Closed Bug 1232042 Opened 9 years ago Closed 8 years ago

repainting problems with combinations of maximizing, attaching/detaching (docking) Microsoft Surface Book, and restarting Firefox

Categories

(Core :: Graphics, defect)

x86
Windows 10
defect
Not set
normal

Tracking

()

RESOLVED FIXED
mozilla47
Tracking Status
firefox44 - wontfix
firefox45 + wontfix
firefox46 + wontfix
firefox47 + fixed

People

(Reporter: dbaron, Assigned: bas.schouten)

References

(Blocks 1 open bug)

Details

(Whiteboard: [gfx-noted])

Attachments

(4 files, 2 obsolete files)

This is a bug that I've observed a few times on a new Microsoft Surface Book running Windows 10.
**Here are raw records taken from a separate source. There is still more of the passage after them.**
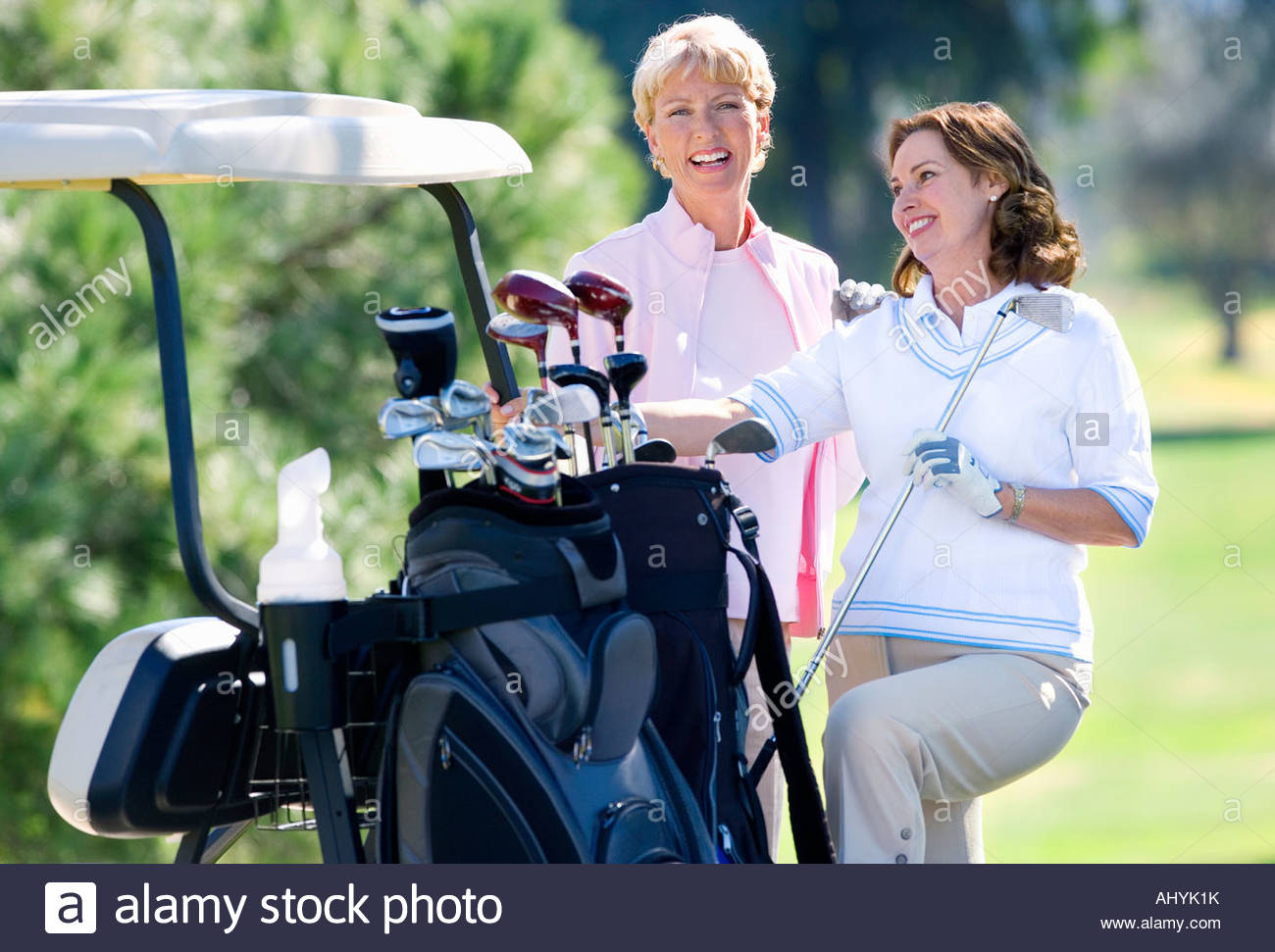 Two mature women standing beside parked golf buggy, playing golf, brunette holding golf club, smiling, portrait - Stock Image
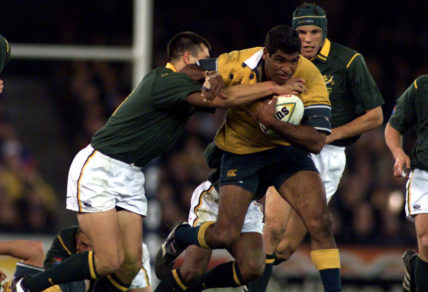 Jim Williams for Australia attempts to break a tackle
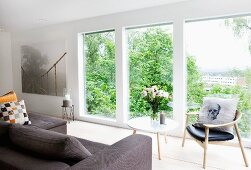 Sofa, bouquet on table and retro chair in front of floor-to-ceiling window with view of town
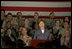"Mrs. Laura Bush addresses American troops Thursday, Oct. 25, 2007, at Ali Al Salem Air Base near Kuwait City. ""With your courage and compassion, you show that the United States military is one of the greatest forces for good in the world,"" Mrs. Bush told the troops. ""And I hope you know that we pray... for an end to the violence everywhere so that future generations can grow up in a world at peace -- a world that you shaped."""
However, I haven't figured out steps to reproduce the bug.  However, I've determined that the minimum steps that are needed after rebooting the machine are some combination of:
 1. maximizing and unmaximizing Firefox
 2. starting and exiting Firefox (closing the window with the [X]), possibly while maximized
 3. detaching and re-attaching the tablet half of the machine from the laptop

After doing some of these things, we get into a situation where the first repaint after the size change resulting from maximizing / unmaximizing doesn't actually repaint, but then later repaints work.

(That said, I've also seen some graphics card failures (reset by Windows or whatever it is) and one kernel crash during attempts to reproduce this bug.

I showed it to :Bas in action, and he's reasonably convinced that there's something failing in Graphics code.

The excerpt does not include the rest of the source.